Voglio innanzitutto ringraziare il Sindaco – non solo per la fiducia che mi ha accordato in questi quattro anni e mezzo, ma per avermi permesso di lavorare con autonomia, serietà e un progetto condiviso. Senza quella fiducia reciproca, nessuno dei risultati che elencherò tra poco sarebbe stato possibile. Ringrazio anche la Giunta, i colleghi assessori, i dirigenti e tutti i dipendenti comunali che ogni giorno, anche nei momenti difficili, hanno dimostrato passione per il bene pubblico. E naturalmente un grazie di cuore alle associazioni di categoria, ai commercianti e ai cittadini che mi hanno ascoltato, criticato, ma anche sostenuto e stimolato.
Quando ho assunto la delega al Commercio, sapevo che Sora aveva bisogno di modernizzarsi senza perdere la propria identità. Oggi, guardandomi indietro, posso dire con onestà intellettuale che abbiamo fatto un passo in avanti considerevole”.

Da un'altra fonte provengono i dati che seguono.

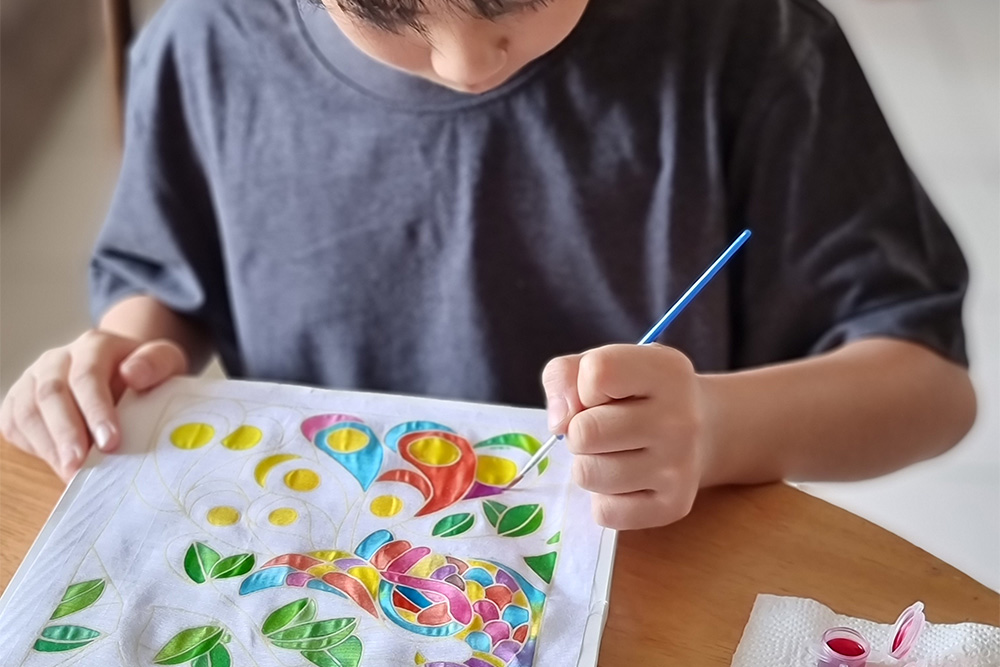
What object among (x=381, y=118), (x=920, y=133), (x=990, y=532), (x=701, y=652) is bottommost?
(x=990, y=532)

I punti più significativi del mandato
1. La digitalizzazione dell’Ente
“Non una parola vuota, ma un cambiamento concreto nel funzionamento amministrativo. Procedure più snelle, servizi più accessibili, minori tempi di attesa per cittadini e imprese. È stata la mia battaglia silenziosa, quella che non fa notizia ma cambia la vita delle persone. – Commenta Alviani nell’illustrare i punti più significativi del mandato.
2. Oltre un milione di euro dal PNRR
Abbiamo intercettato e riprogrammato fondi PNRR destinati esclusivamente all’efficientamento digitale del nostro Comune. Un risultato che non era scontato per una città delle nostre dimensioni. Quei soldi si tradurranno in servizi migliori per tutti.

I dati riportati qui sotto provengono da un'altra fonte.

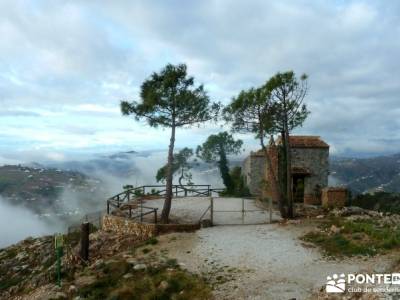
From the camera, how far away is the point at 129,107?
805 inches

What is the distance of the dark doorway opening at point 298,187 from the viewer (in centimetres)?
3027

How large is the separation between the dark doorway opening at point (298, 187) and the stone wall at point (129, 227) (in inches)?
610

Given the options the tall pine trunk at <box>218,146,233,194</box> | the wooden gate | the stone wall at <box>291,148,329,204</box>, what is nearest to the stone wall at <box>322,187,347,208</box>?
the wooden gate

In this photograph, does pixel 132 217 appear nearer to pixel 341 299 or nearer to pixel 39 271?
pixel 39 271

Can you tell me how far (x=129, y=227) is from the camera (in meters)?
19.6

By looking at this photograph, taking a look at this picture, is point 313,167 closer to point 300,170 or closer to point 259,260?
point 300,170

3. Quattro anni di collaborazione con la Camera di Commercio di Frosinone e Latina
Insieme abbiamo progettato e finanziato iniziative per valorizzare gli aspetti culturali della città di Sora. Perché commercio e cultura camminano insieme: un centro vivo è un centro che vende, che attrae, che racconta storie. Abbiamo lavorato per restituire identità alle nostre strade, alle nostre piazze, alle nostre tradizioni.

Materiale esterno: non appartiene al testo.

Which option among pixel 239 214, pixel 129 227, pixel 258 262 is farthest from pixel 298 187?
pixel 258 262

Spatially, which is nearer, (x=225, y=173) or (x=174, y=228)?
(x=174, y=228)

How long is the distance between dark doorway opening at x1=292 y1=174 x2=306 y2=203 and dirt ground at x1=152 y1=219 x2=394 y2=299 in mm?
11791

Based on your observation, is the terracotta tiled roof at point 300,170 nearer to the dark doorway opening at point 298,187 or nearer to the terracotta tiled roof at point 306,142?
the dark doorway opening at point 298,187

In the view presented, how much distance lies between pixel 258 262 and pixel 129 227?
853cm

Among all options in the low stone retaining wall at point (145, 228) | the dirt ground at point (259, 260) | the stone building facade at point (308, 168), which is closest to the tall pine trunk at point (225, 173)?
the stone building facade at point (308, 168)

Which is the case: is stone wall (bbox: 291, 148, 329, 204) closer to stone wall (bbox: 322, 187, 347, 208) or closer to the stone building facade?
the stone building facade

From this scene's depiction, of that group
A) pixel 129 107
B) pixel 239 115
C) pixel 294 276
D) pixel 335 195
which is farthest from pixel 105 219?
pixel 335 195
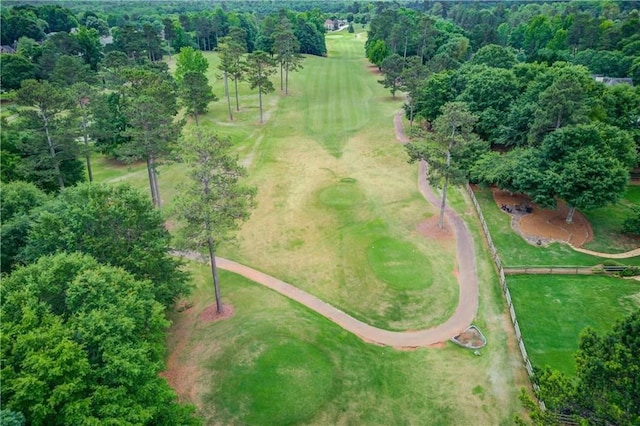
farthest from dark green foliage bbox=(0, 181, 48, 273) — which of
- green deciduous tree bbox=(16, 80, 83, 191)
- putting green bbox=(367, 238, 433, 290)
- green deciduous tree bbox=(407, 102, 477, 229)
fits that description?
green deciduous tree bbox=(407, 102, 477, 229)

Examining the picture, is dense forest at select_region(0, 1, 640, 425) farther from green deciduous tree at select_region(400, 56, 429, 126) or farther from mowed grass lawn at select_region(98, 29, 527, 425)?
mowed grass lawn at select_region(98, 29, 527, 425)

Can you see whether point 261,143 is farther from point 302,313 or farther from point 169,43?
point 169,43

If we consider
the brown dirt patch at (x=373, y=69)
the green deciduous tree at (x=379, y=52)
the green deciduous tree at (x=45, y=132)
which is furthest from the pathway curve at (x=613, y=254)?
the brown dirt patch at (x=373, y=69)

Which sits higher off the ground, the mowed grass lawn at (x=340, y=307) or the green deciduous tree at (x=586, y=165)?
the green deciduous tree at (x=586, y=165)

4. I finanziamenti ARSIAL Lazio
Risorse importanti che hanno permesso di sostenere progetti legati al territorio, all’agricoltura e alla filiera corta, creando sinergie tra mondo rurale e urbano. Un’altra tessera di un mosaico più grande: quello di una Sora che guarda avanti senza dimenticare le sue radici”.
Un bilancio sincero
“Non tutto è stato facile. Ci sono state critiche, discussioni, ritardi – come in ogni amministrazione che prova a cambiare davvero le cose. Ma ho sempre cercato di mettere al primo posto l’interesse generale, l’ascolto, la trasparenza. E non rimpiango nessuna delle scelte fatte. Oggi lascio la poltrona, ma non lascio la città. Resto un cittadino di Sora, una persona che continua a credere nel valore della politica come servizio. Al mio successore lascio un sistema in movimento: non fermo, non perfetto, ma avviato su un binario giusto. Sta a chi verrà dopo di me portare avanti questo lavoro con la stessa passione.
Un ultimo grazie: al Sindaco, ancora una volta. Ai miei collaboratori più stretti, che non hanno mai mollato. Alla mia famiglia, che ha sopportato orari impossibili e rinunce. A voi, cittadini di Sora, che mi avete dato l’onore di servire questa terra”, conclude Andrea Alviani.